+++ Excerpted passage +++
Smithsonian Eclipse 2017 (iTunes, Google Play)

We love this free app not only for its eclipse features, but also because it brings the latest Smithsonian Astrophysical Observatory news to your pocket. Other features include a connection to NASA's live stream of the eclipse, an interactive eclipse map to tell you when the eclipse will occur in your location, and lots of science content such as views of the sun from space and a virtual view inside an eclipse simulator.



Total Solar Eclipse by the Exploratorium (iTunes, Google Play)

The total solar eclipse mobile app from the Exploratorium science museum is one of the mobile tools that can help you on eclipse day. (Image credit: Exploratorium)

In this free app from the Exploratorium science museum in San Francisco, both science and content are key. The app features a mind-blowing five live streams of the eclipse, including one with an orchestral arrangement happening at the Exploratorium. Other features include both Spanish- and English-language discussions about the eclipse, as well as a live view of the eclipse from Wyoming and Oregon. Also bundled in there are science facts about total solar eclipses, and how to view the event safely.



Solar Eclipse App by timeanddate.com (iTunes only)

If you want a free "just the facts" approach to the eclipse, this app has you covered. It focuses on the essentials to get you looking at the sky at the right place and the right time, providing a map of the eclipse, a countdown to when it happens, animations of its path and some general information to help you with your view.


Eclipse 2017 from eclipse2017.org (iTunes, Google Play)
+++
• [Requirement a] In the rows, substitute "pixel" for "point" in everything from the line containing "Presented in this photo, of" down to the line containing "which one is positioned", with both of those lines included. Leave all other wording unchanged and return only those lines.
The text about eclipse apps and the rows that follow are unrelated material.
+++ Records for the task +++
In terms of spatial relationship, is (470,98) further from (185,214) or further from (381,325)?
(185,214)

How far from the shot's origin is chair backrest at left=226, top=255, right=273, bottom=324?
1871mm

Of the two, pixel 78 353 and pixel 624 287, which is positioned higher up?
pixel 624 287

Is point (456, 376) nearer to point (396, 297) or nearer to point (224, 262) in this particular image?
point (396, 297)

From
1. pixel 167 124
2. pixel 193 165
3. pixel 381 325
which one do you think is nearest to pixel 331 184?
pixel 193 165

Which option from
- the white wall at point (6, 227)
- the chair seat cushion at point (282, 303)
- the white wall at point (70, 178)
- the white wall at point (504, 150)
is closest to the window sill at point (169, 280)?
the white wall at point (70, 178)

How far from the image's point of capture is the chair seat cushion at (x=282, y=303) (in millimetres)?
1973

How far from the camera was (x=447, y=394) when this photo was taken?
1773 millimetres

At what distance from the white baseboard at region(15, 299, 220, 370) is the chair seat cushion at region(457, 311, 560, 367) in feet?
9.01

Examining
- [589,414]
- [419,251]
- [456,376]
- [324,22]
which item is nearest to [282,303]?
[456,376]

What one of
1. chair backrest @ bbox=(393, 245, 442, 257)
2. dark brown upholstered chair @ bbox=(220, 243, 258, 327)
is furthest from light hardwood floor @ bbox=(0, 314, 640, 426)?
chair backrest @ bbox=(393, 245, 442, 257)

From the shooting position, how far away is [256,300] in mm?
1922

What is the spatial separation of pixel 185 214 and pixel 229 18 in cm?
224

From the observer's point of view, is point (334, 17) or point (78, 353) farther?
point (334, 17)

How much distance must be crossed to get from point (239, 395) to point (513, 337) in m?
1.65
+++
+++ Records for the task +++
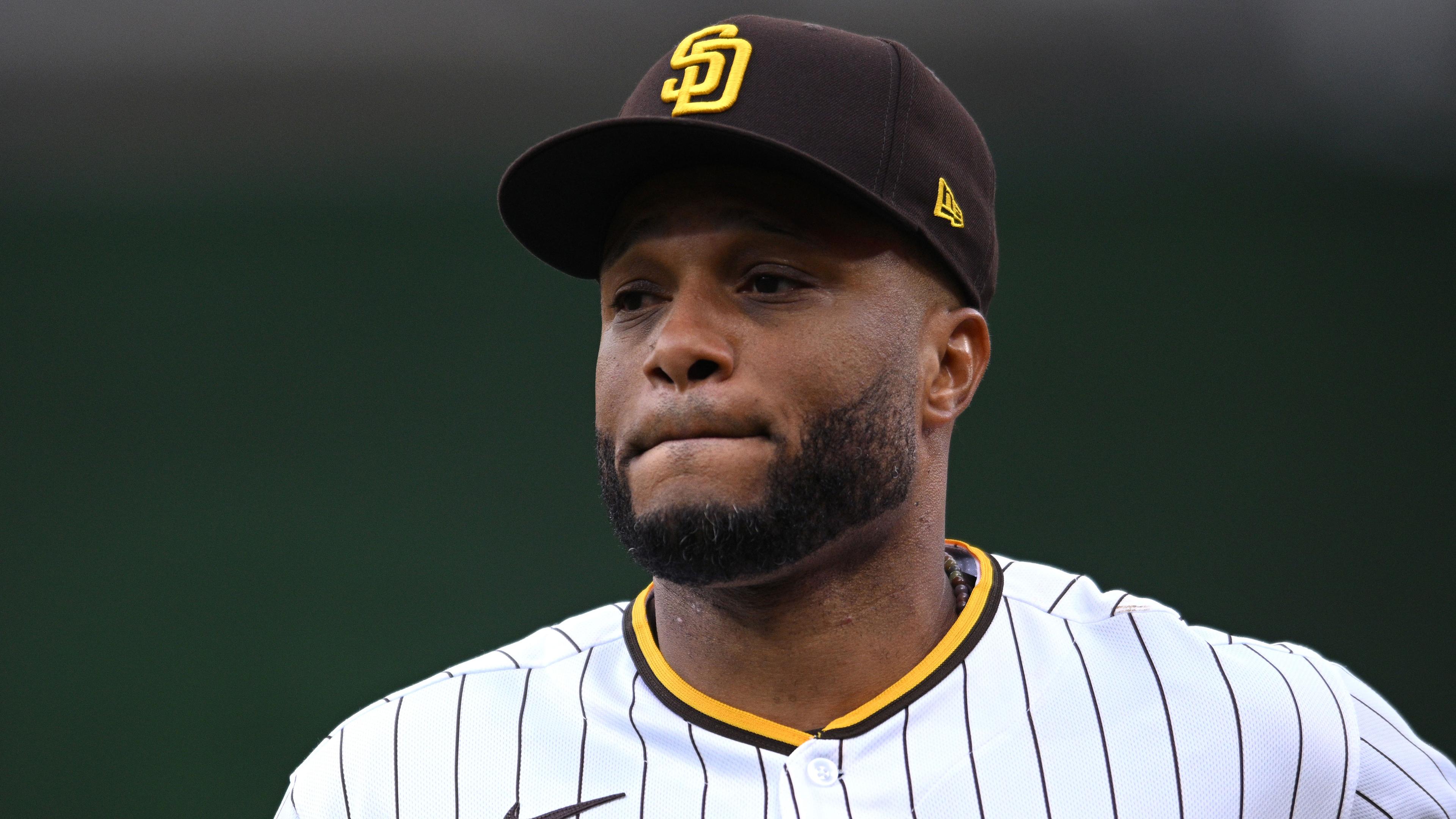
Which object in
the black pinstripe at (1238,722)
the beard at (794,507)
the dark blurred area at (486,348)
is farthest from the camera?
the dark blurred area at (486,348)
+++
+++ Records for the task +++
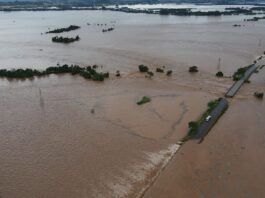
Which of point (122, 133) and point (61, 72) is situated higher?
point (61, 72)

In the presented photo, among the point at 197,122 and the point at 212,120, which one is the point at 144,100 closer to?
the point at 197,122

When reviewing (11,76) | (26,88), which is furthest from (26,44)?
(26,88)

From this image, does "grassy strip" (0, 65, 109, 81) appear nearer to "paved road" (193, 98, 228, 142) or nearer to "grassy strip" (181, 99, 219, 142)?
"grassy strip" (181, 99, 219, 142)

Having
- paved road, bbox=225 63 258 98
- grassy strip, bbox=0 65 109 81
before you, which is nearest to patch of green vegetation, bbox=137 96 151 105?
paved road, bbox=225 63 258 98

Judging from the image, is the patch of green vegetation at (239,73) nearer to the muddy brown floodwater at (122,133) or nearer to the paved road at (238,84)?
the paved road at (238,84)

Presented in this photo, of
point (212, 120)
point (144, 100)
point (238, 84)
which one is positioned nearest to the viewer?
+++
• [Requirement b] Continue the eclipse app roundup from the point where it stops.

• [Task answer a]
Presented in this photo, of
pixel (212, 120)
pixel (144, 100)
pixel (238, 84)
which one is positioned nearest to the viewer?

• [Task answer b]
Another (mostly) free, but fully functional eclipse app is the one made by the people behind the Eclipse2017 website. The app's makers promise that "no astronomy degree is required" to understand the information. It focuses on the two basic things every person needs to know about the eclipse: where the total eclipse will be visible and what time will it happen depending on where you are. The free version has no ads, but if you'd like the app to use your GPS to help you on eclipse day, you'll need to pay for an upgrade.



Solar Eclipse Timer (iTunes, Google Play)

This interesting and free app, made by a person who has observed many total solar eclipses, offers several features: audible voice countdowns to the "contact" times (points during the moon's progress across the face of the sun), announcements about interesting things to look for (such as lighting changes or drops in temperature) and even when it's safe to take your solar glasses off. If this sounds complicated, no fear — there's a demo mode to let you practice ahead of time. This app is perfect for anyone planning to photograph the eclipse or observe it with a telescope, because the app alleviates the need for you to remember things like when to take off your camera's or telescope's solar filters. 



Totality by Big Kid Science App (iTunes, Google Play)

Just like the Exploratorium app, this free app was created by a group of professional science educators. It includes all the basics, such as information about what you'll see at your current location, the nearest spot where totality will be visible (if you're not currently inside the path), plus basic information about how, why and when eclipses occur. This app might be ideal for teachers and educators, as it also features activities for families and schools.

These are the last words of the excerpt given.